Яцунский выступал против представления исторической науки как «суммы очерков» о выдающихся историках. «Необходимо, давая историю исторической науки, дать историю именно научной работы. Значит, надо, не выбрасывая людей, и крупных людей, дать все-таки историю развития науки в целом не только в исторической науке, но и в других областях науки…, и все научные учреждения, и все публикации, которые были. Но эта история, конечно, не будет безличной, деятели будут, и, насколько нужно, они будут выявлены не как какие-то растерянные единицы, без всякого фундамента стоящие, а должны быть выявлены как большие фигуры в большом движении»[1620]
. Заметим, что эта, казалось бы, в чем-то верная мысль приведет в дальнейшем к тому, что историографическая биография практически исчезнет как жанр. Спустя много лет М. В. Нечкина вынуждена будет констатировать: «Но — удивительное дело! — ни об одном из выдающихся историков дореволюционной России еще нет больших монографий, книг, им в целом посвященных»[1621]. Но вернемся к докладу.Его автор затронул и ряд других ключевых проблем. Будучи крупным специалистом в области исторической географии, он подчеркнул, что ученые должны проследить, как расширялось историографическое пространство, как в изучение попадали все новые территории и народы. Особенно была подчеркнута важность вопроса о периодизации. Здесь Яцунский высказал точку зрения, пожалуй, не нашедшую серьезной поддержки впоследствии. Он указал, что периодизация истории исторической науки должна исходить из внутренних процессов развития самой историографии, а не подгоняться под формационные шаблоны. Так, он выступил против того, чтобы начинать буржуазную историографию с реформ 1861 г., поскольку идеи буржуазных мыслителей активно проникали в русскую историческую мысль еще со времен Французской революции. Наконец, докладчик призвал бросить все силы не только на написание двухтомника, но и продолжать монографическую разработку проблем[1622]

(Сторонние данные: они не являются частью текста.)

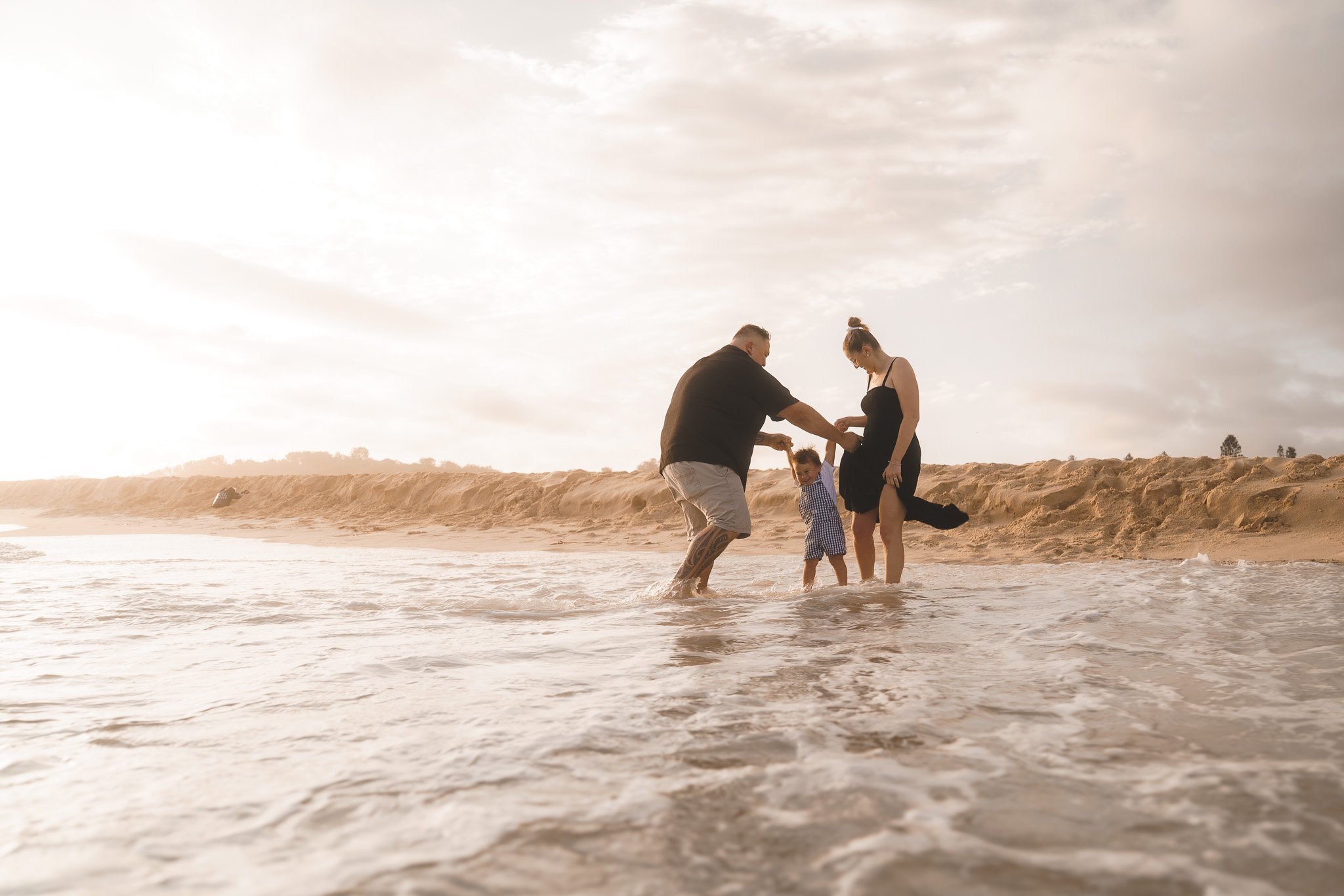 A family of three playing in shallow ocean water on a sandy beach during sunset.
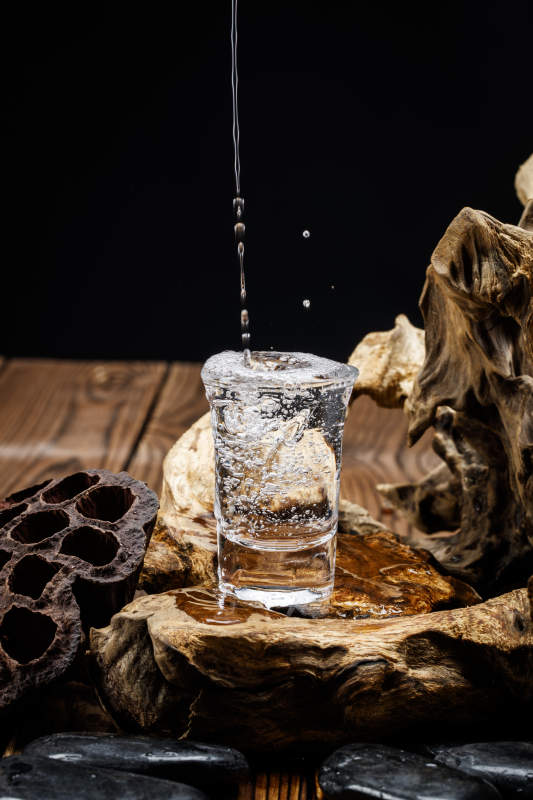 向木板上摆放的酒具内倒入清澈的白酒激起无数酒花图片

. Отметим, что доклад был встречен положительно и в основных его положениях не вызвал возражений. Видимо, его взяли за рабочую основу в подготовке «Истории исторической науки в СССР».Вектор работы комиссии наглядно показывает отчет за 1952 г. На волне очередной идеологической дискуссии, на этот раз вокруг книги И. В. Сталина «Экономические проблемы социализма в СССР», в нем писалось: «Историография продолжает оставаться едва ли не самым слабым местом советской исторической науки, хотя ясно, что только анализ и критика буржуазных исторических теорий и концепций, только критическое освоение теоретического наследия прошлого может оградить советскую историческую науку от рецидивов буржуазных взглядов и обеспечить необходимую идейную чистоту и ее содержание»[1623]
. В очередной раз подчеркивалась необходимость непрекращающейся борьбы с наследием отечественной буржуазной исторической науки.Особо ответственным направлением признавалась критика зарубежной историографии и борьба с «фальсификациями истории». Вообще заметим, что критика буржуазной историографии, и до этого входившая в арсенал советских историков, именно в послевоенное время расцвела буйным цветом и приобрела широкий размах. В этом также сказалось влияние идеологических кампаний.
Смерть Сталина, конечно же, способствовала спаду страстей, в том числе и вокруг историографических вопросов. Однако отказ от хорошо усвоенных норм проходил не сразу, а дозированно и постепенно. Долгожданный первый том историографического издания, получившего название «Очерки по истории исторической науки в СССР», вышел в 1955 г. и носил на себе яркую печать идеологических кампаний и дискуссий послевоенного времени[1624]
. Тем не менее, даже в таком виде публикация «Очерков» дала мощнейший импульс развитию историографических исследований в СССР[1625].